— Exercise task —
Return the listing word for word, as given.

— The records —
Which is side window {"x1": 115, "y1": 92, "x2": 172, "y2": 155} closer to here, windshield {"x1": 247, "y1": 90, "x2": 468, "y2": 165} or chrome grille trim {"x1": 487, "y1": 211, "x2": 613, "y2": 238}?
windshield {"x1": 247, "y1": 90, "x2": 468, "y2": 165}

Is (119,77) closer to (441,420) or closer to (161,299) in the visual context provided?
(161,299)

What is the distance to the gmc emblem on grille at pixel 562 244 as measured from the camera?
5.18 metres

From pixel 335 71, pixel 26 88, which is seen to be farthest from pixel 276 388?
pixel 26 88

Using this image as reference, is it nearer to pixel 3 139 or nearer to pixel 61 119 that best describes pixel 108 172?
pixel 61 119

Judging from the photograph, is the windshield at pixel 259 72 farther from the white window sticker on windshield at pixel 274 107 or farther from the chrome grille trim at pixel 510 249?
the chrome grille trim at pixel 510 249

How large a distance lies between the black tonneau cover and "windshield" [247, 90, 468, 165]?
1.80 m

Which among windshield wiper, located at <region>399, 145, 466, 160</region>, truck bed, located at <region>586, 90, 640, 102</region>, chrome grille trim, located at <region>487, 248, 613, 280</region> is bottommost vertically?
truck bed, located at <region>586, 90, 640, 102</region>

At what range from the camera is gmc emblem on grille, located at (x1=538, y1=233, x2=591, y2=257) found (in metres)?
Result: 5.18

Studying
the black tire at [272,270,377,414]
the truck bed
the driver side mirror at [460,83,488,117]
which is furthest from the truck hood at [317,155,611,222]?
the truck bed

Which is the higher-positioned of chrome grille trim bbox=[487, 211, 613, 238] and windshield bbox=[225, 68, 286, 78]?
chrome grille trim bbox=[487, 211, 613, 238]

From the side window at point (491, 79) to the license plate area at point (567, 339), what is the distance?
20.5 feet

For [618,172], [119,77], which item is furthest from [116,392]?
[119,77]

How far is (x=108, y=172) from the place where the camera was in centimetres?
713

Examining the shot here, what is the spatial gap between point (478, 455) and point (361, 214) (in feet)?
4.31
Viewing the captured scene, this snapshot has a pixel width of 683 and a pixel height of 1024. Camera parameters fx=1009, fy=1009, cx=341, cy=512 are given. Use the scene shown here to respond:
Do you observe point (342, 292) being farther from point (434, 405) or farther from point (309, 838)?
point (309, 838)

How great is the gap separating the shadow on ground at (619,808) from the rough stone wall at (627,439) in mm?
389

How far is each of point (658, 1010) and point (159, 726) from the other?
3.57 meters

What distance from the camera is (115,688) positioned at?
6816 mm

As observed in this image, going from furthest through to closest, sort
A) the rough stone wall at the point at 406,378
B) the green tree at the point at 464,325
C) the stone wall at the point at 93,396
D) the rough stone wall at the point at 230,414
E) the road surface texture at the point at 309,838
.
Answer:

— Answer to this exercise —
Which is side window {"x1": 115, "y1": 92, "x2": 172, "y2": 155} closer to here, windshield {"x1": 247, "y1": 90, "x2": 468, "y2": 165} or chrome grille trim {"x1": 487, "y1": 211, "x2": 613, "y2": 238}?
windshield {"x1": 247, "y1": 90, "x2": 468, "y2": 165}

Is (119,77) closer to (441,420) or closer to (161,299) in the visual context provided?
(161,299)

What is the distance to the gmc emblem on grille at pixel 562 244 as measured from the camera?
5.18 metres

From pixel 335 71, pixel 26 88, which is seen to be farthest from pixel 276 388?
pixel 26 88

Using this image as reference, is it nearer to pixel 3 139 or nearer to pixel 61 119 that best describes pixel 108 172?
pixel 61 119

Judging from the photograph, is the windshield at pixel 259 72 farther from the white window sticker on windshield at pixel 274 107 or farther from the chrome grille trim at pixel 510 249?
the chrome grille trim at pixel 510 249

How large a distance lies between the black tonneau cover and "windshield" [247, 90, 468, 165]?
1.80 m

Which among windshield wiper, located at <region>399, 145, 466, 160</region>, truck bed, located at <region>586, 90, 640, 102</region>, chrome grille trim, located at <region>487, 248, 613, 280</region> is bottommost vertically?
truck bed, located at <region>586, 90, 640, 102</region>

At what range from the camera is gmc emblem on grille, located at (x1=538, y1=233, x2=591, y2=257) found (in metres)?
Result: 5.18

Studying
the black tire at [272,270,377,414]
the truck bed
the driver side mirror at [460,83,488,117]
which is furthest from the truck hood at [317,155,611,222]?
the truck bed

Which is the higher-positioned of chrome grille trim bbox=[487, 211, 613, 238] and windshield bbox=[225, 68, 286, 78]?
chrome grille trim bbox=[487, 211, 613, 238]

From the side window at point (491, 79) to the license plate area at point (567, 339), what is the distance?
20.5 feet

For [618,172], [119,77], which item is furthest from [116,392]?
[119,77]

How far is (x=108, y=172) from the place where the camera was in centimetres?
713

Examining the shot here, what is the spatial gap between point (478, 455) and point (361, 214) (in feet)?
4.31
Viewing the captured scene, this snapshot has a pixel width of 683 and a pixel height of 1024. Camera parameters fx=1009, fy=1009, cx=341, cy=512 are given. Use the scene shown here to respond:
Do you observe point (342, 292) being farther from point (434, 405) or farther from point (309, 838)?
point (309, 838)

How great is the gap separating the shadow on ground at (619,808) from the rough stone wall at (627,439) in mm?
389

How far is each of point (658, 1010) and point (159, 726) from the other?
3.57 meters

What distance from the camera is (115,688) positioned at?
6816 mm

As observed in this image, going from furthest through to closest, sort
A) the rough stone wall at the point at 406,378
B) the green tree at the point at 464,325
C) the stone wall at the point at 93,396
D) the rough stone wall at the point at 230,414
E) the road surface texture at the point at 309,838
.
Answer:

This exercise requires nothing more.